Extrait:
Vient ensuite le temps de la désillusion. Au lieu de l’abondance, l’homme vit la misère. Au lieu de l’indépendance, bien comprise,  il vit la dépendance vis-à-vis de ceux qui pourraient lui donner à manger au moins la nourriture des cochons. Au lieu de la dignité, il y a la déchéance. Au lieu de la communion relationnelle, il y a la solitude. Au lieu de la reconnaissance et de la considération, il y a le mépris. D’une certaine manière, c’est aussi l’état de notre monde.
De la désillusion naît une lueur comme un brisement, ce mouvement de « rentrant en lui-même ». L’homme passe du superficiel au profond, de l’extérieur à l’intérieur, de l’éparpillement au recueillement. C’est le retour sur soi qui n’est pas le repli sur soi, mais l’écoute de son cœur qui est finalement la première étape nécessaire pour le retour. Autour de nous, nous pouvons voir dans le visage de nos contemporains des gens désabusés, qui ont touché le fond de leur humanité, un sentiment d’abandon, de solitude qui peut ouvrir une brèche, une chance pour un chemin de retour vers Dieu.

Complétez ce qui suit:
[1] Reproduisez le passage de l'extrait qui commence à « Vient ensuite le » et se termine à « de notre monde. ».
[2] Résumez l'extrait en deux phrases.

Données affichées:
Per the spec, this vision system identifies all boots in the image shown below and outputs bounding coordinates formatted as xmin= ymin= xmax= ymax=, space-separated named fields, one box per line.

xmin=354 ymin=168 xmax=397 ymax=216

Réponses par tâche:
[1]
Vient ensuite le temps de la désillusion. Au lieu de l’abondance, l’homme vit la misère. Au lieu de l’indépendance, bien comprise,  il vit la dépendance vis-à-vis de ceux qui pourraient lui donner à manger au moins la nourriture des cochons. Au lieu de la dignité, il y a la déchéance. Au lieu de la communion relationnelle, il y a la solitude. Au lieu de la reconnaissance et de la considération, il y a le mépris. D’une certaine manière, c’est aussi l’état de notre monde.

[2] L'homme connaît d'abord la désillusion : au lieu de l'abondance, de l'indépendance, de la dignité, de la communion et de la considération, il vit la misère, la dépendance, la déchéance, la solitude et le mépris. De cette désillusion naît un retour sur soi, l'écoute de son cœur, qui est la première étape nécessaire du retour, et le sentiment d'abandon perçu chez des contemporains désabusés peut ouvrir un chemin de retour vers Dieu.